Record extracts.

* * * * *

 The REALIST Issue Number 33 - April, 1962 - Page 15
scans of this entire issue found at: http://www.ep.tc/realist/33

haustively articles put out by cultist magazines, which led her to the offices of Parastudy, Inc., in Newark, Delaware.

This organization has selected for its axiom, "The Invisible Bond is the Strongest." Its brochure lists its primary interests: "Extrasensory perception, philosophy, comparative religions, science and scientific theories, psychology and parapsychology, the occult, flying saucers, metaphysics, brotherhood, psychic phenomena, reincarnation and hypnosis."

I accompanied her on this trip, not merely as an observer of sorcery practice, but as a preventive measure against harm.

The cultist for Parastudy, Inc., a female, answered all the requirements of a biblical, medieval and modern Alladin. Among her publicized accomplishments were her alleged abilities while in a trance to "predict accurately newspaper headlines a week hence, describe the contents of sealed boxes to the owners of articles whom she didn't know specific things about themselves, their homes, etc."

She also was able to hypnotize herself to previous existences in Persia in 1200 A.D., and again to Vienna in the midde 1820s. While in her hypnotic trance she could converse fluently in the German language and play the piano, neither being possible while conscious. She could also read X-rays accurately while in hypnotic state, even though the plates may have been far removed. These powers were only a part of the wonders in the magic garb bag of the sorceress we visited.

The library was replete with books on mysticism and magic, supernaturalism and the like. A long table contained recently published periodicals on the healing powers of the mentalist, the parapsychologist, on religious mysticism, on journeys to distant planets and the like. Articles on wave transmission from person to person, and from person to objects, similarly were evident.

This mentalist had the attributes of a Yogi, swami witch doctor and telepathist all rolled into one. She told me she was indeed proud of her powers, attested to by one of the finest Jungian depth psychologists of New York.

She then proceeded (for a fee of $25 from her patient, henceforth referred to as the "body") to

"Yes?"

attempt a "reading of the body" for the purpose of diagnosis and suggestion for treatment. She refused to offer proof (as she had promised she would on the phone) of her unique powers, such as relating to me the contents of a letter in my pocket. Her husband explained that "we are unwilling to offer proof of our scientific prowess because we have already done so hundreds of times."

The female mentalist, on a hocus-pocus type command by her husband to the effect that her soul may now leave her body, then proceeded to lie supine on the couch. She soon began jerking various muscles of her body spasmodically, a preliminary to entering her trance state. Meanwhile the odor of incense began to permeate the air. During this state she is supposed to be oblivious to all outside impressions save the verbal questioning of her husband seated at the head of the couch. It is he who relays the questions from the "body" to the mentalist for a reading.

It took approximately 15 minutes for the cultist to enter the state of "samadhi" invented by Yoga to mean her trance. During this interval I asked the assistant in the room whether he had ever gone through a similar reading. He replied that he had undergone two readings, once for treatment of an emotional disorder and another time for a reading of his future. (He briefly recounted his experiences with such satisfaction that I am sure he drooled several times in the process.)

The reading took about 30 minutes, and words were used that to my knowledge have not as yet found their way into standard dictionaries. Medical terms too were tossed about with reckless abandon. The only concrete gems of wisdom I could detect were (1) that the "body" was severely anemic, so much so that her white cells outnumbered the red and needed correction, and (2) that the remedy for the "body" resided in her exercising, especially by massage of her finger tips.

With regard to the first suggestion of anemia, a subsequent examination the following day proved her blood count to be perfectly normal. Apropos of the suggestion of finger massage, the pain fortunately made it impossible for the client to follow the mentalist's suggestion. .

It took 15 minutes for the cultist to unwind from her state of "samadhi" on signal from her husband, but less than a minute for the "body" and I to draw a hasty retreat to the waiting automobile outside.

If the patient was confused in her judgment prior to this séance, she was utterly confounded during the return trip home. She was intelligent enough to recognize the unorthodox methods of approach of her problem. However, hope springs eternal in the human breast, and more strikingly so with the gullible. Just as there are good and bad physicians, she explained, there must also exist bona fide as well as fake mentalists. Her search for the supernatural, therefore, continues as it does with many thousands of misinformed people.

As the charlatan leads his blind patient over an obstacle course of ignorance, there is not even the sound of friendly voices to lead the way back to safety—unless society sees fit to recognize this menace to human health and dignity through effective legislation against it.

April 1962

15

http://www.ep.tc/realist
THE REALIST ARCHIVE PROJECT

* * * * *

What is expected. Output exactly the lines from the one with "As the charlatan" through the final line of the listing above.

Output for this task.
As the charlatan leads his blind patient over an obstacle course of ignorance, there is not even the sound of friendly voices to lead the way back to safety—unless society sees fit to recognize this menace to human health and dignity through effective legislation against it.

April 1962

15

http://www.ep.tc/realist
THE REALIST ARCHIVE PROJECT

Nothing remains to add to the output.